* TASK REQUIREMENTS
The output should be the listing below, limited to the lines from the one with "Various Kinds Of" through the one with "BNSF 6781 heads under IL Route 7.", exact and without pictures.

* PROVIDED INFORMATION
************

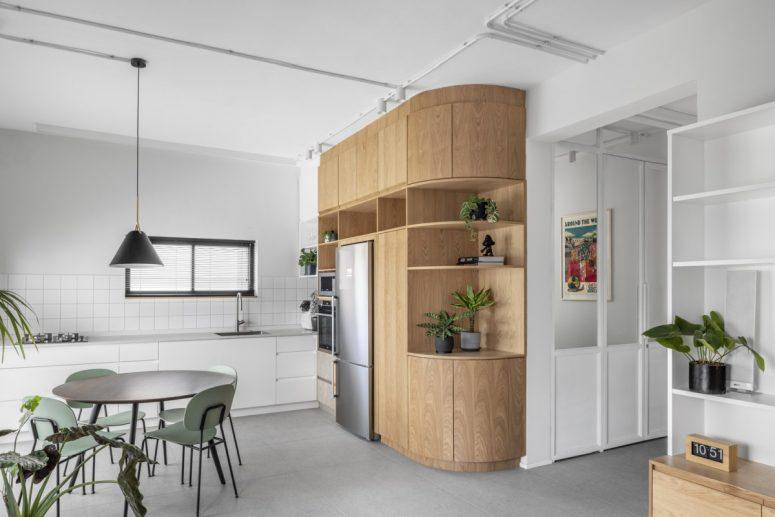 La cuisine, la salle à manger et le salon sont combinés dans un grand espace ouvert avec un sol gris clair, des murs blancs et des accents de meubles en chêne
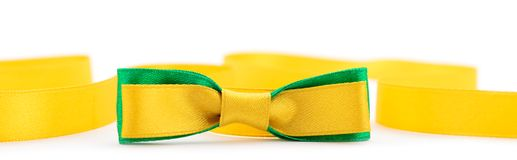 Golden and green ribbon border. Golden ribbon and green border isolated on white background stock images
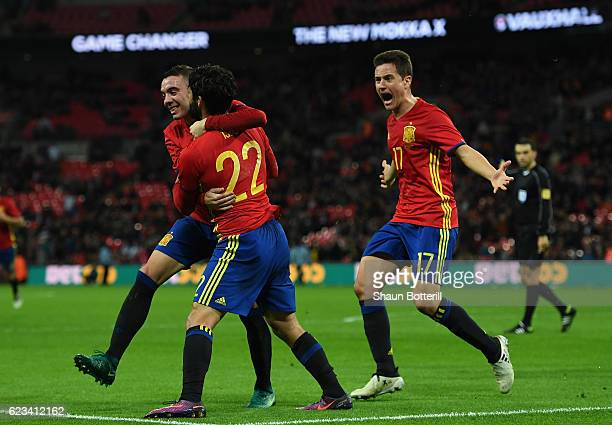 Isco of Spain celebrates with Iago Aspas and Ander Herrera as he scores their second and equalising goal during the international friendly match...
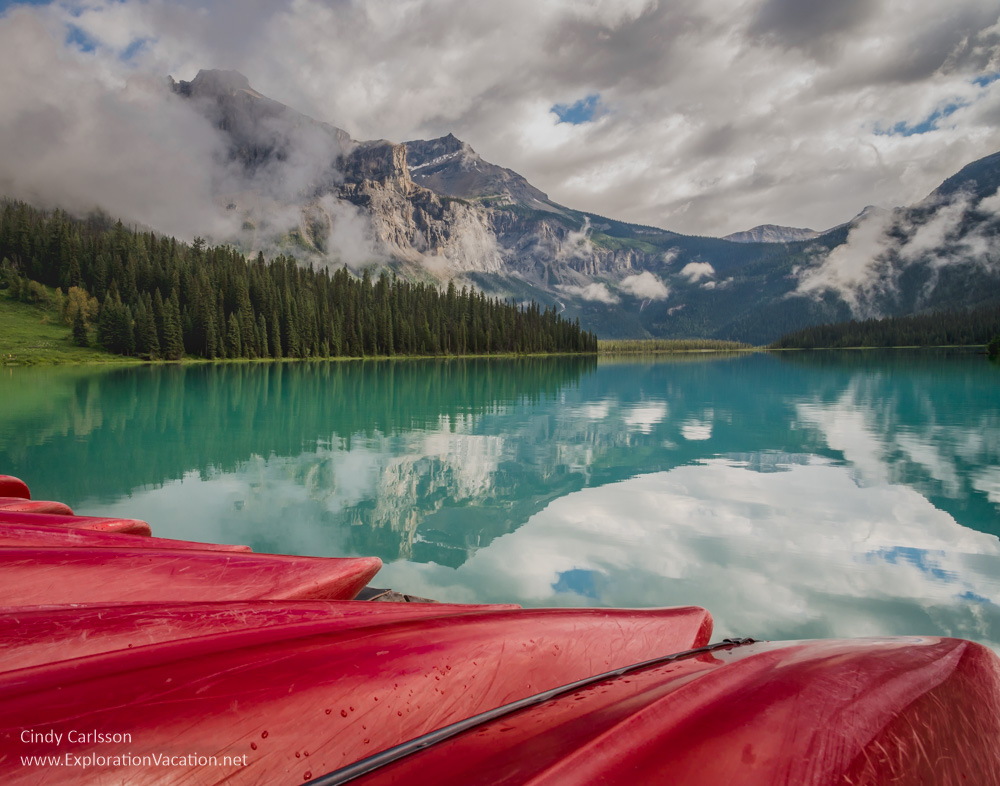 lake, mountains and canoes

************

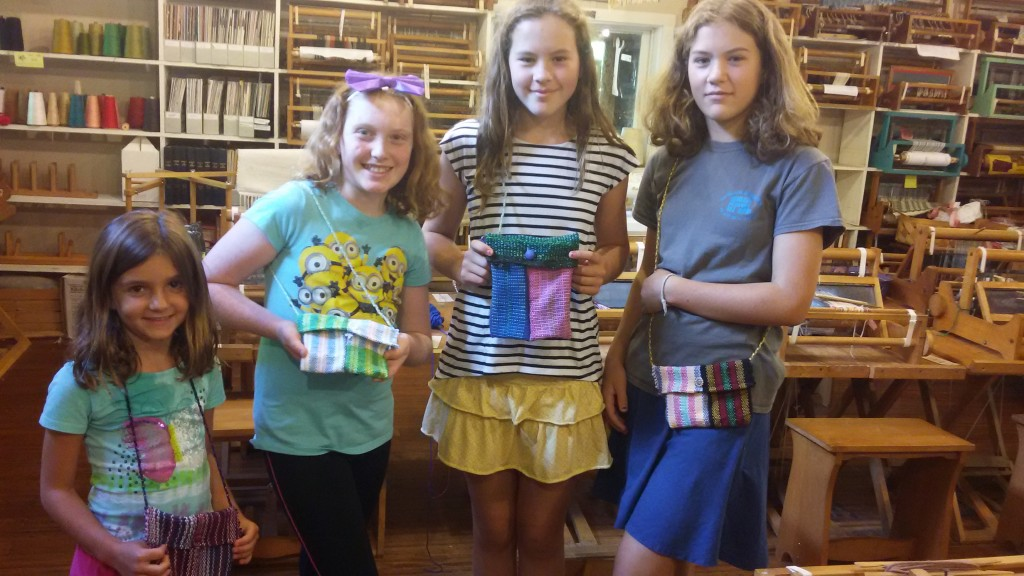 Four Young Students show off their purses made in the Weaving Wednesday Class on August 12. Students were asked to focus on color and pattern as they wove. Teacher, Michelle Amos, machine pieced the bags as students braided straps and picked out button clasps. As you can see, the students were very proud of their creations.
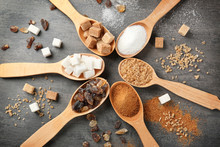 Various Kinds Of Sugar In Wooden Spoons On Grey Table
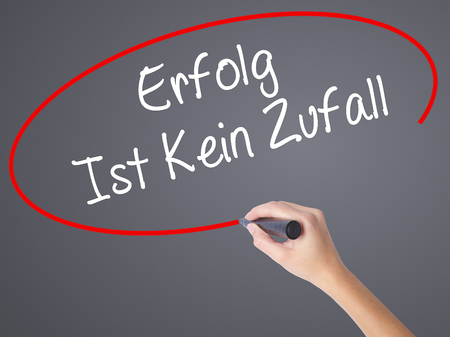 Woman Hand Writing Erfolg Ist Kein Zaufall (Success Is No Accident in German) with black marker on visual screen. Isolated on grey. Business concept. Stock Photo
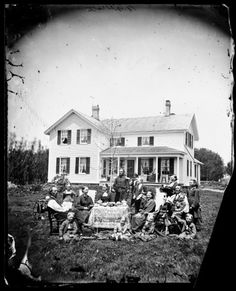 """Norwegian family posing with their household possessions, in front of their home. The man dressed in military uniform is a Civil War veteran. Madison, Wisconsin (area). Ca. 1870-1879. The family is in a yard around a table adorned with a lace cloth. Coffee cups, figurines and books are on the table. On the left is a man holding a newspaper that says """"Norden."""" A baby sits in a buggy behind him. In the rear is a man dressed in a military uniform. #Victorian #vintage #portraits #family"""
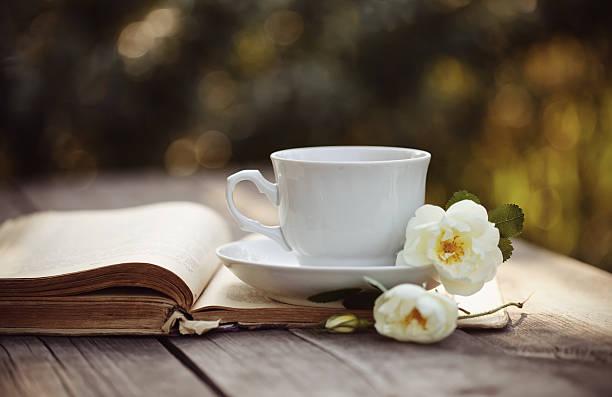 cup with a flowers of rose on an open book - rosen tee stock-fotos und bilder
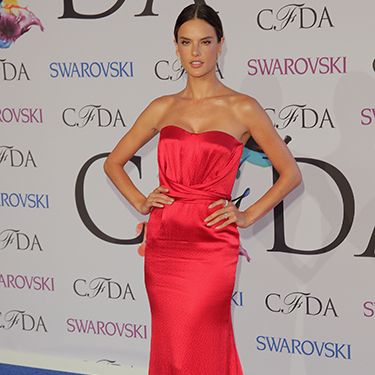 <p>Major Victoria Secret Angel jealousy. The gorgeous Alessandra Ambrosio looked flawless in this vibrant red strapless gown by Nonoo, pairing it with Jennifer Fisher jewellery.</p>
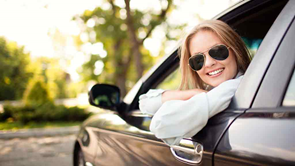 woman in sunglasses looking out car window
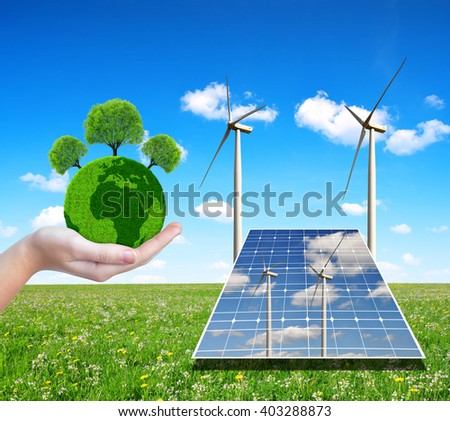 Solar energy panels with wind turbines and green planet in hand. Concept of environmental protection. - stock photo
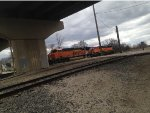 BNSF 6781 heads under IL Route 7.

************

* SOLUTION BELOW
 Various Kinds Of Sugar In Wooden Spoons On Grey Table
 Woman Hand Writing Erfolg Ist Kein Zaufall (Success Is No Accident in German) with black marker on visual screen. Isolated on grey. Business concept. Stock Photo
 """Norwegian family posing with their household possessions, in front of their home. The man dressed in military uniform is a Civil War veteran. Madison, Wisconsin (area). Ca. 1870-1879. The family is in a yard around a table adorned with a lace cloth. Coffee cups, figurines and books are on the table. On the left is a man holding a newspaper that says """"Norden."""" A baby sits in a buggy behind him. In the rear is a man dressed in a military uniform. #Victorian #vintage #portraits #family"""
 cup with a flowers of rose on an open book - rosen tee stock-fotos und bilder
 <p>Major Victoria Secret Angel jealousy. The gorgeous Alessandra Ambrosio looked flawless in this vibrant red strapless gown by Nonoo, pairing it with Jennifer Fisher jewellery.</p>
 woman in sunglasses looking out car window
 Solar energy panels with wind turbines and green planet in hand. Concept of environmental protection. - stock photo
 BNSF 6781 heads under IL Route 7.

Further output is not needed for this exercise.